- [Source data]

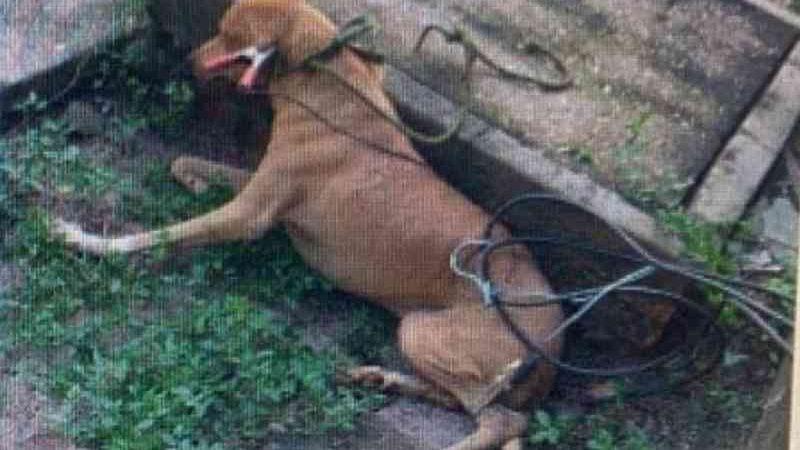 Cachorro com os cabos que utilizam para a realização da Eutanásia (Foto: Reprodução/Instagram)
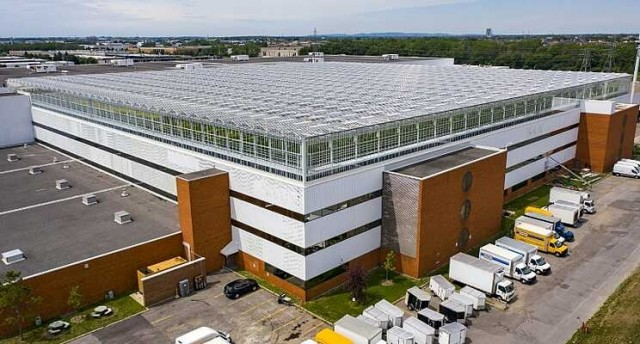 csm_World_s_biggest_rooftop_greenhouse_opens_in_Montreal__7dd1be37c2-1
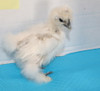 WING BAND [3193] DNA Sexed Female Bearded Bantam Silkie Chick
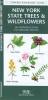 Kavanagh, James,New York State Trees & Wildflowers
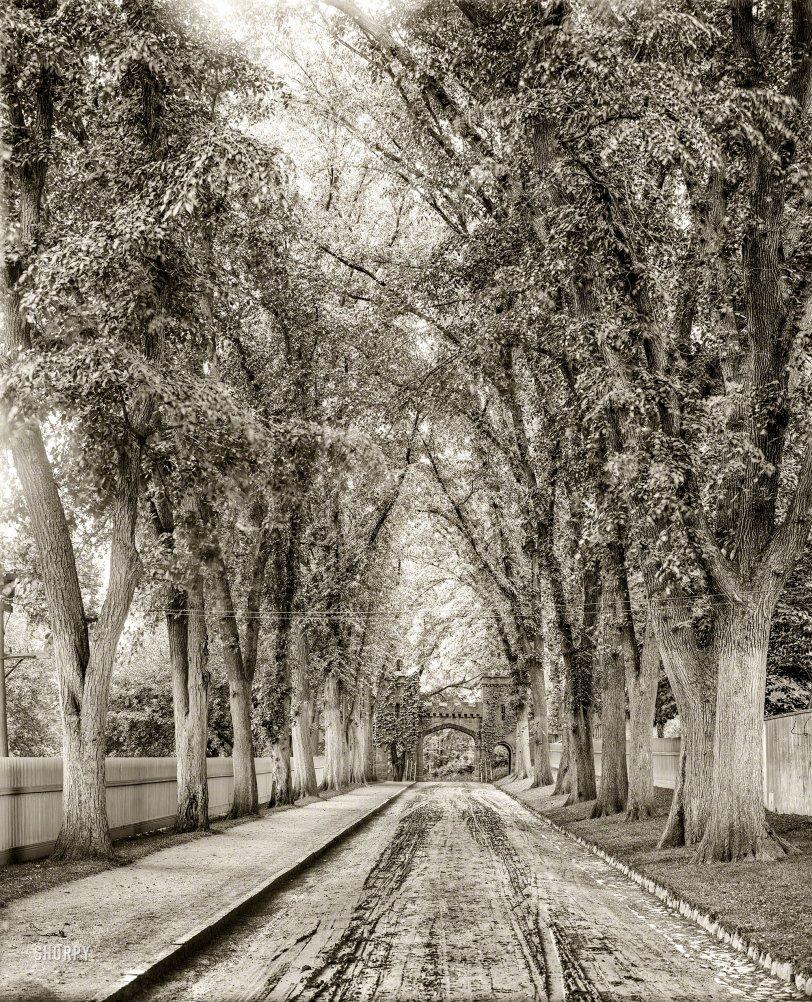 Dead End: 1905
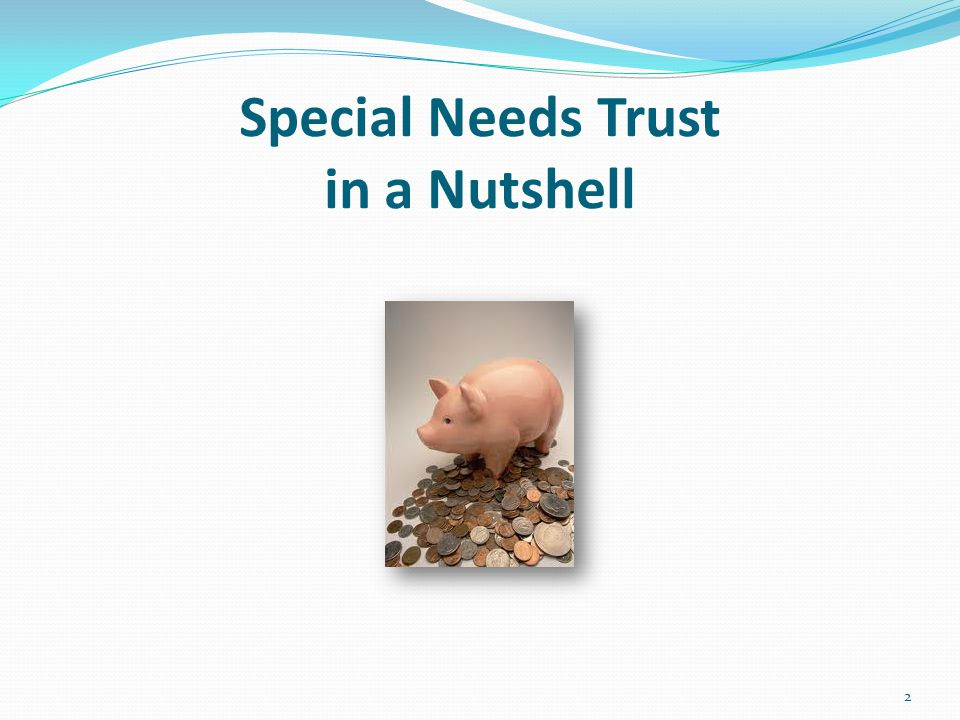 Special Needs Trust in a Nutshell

--

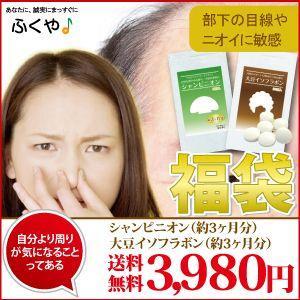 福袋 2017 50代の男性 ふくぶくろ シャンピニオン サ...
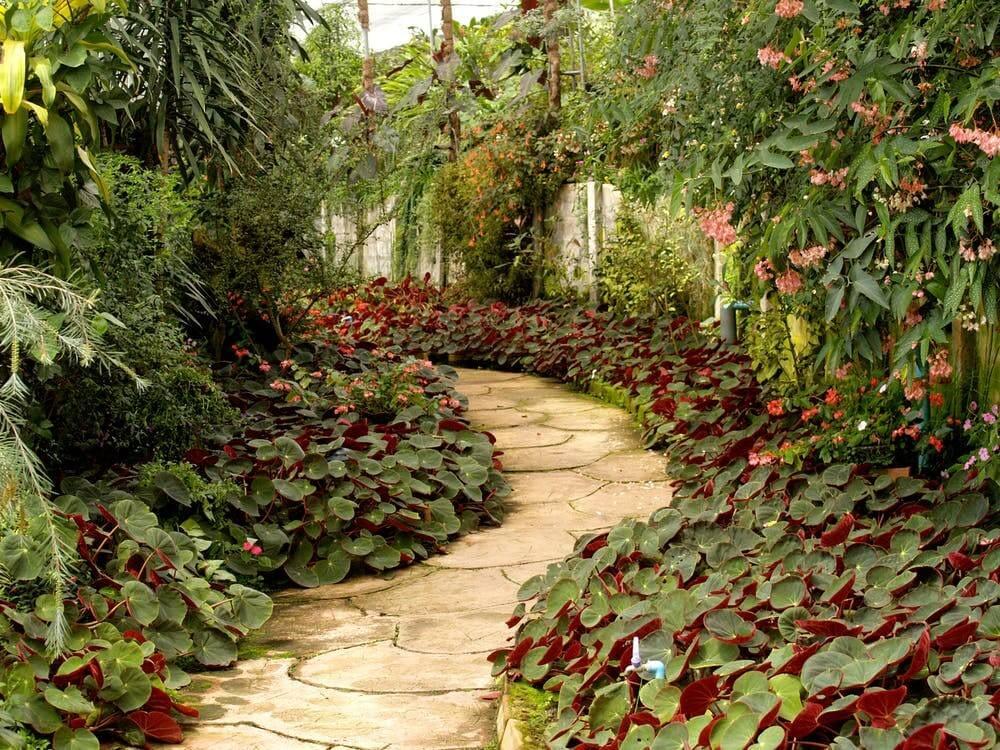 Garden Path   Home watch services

- [Try it] Find the line with "WING BAND [3193]" in the entries above. Set down exactly every line from it up to and including the line with "Special Needs Trust in a Nutshell", images excluded.

- [Result of the exercise]
 WING BAND [3193] DNA Sexed Female Bearded Bantam Silkie Chick
 Kavanagh, James,New York State Trees & Wildflowers
 Dead End: 1905
 Special Needs Trust in a Nutshell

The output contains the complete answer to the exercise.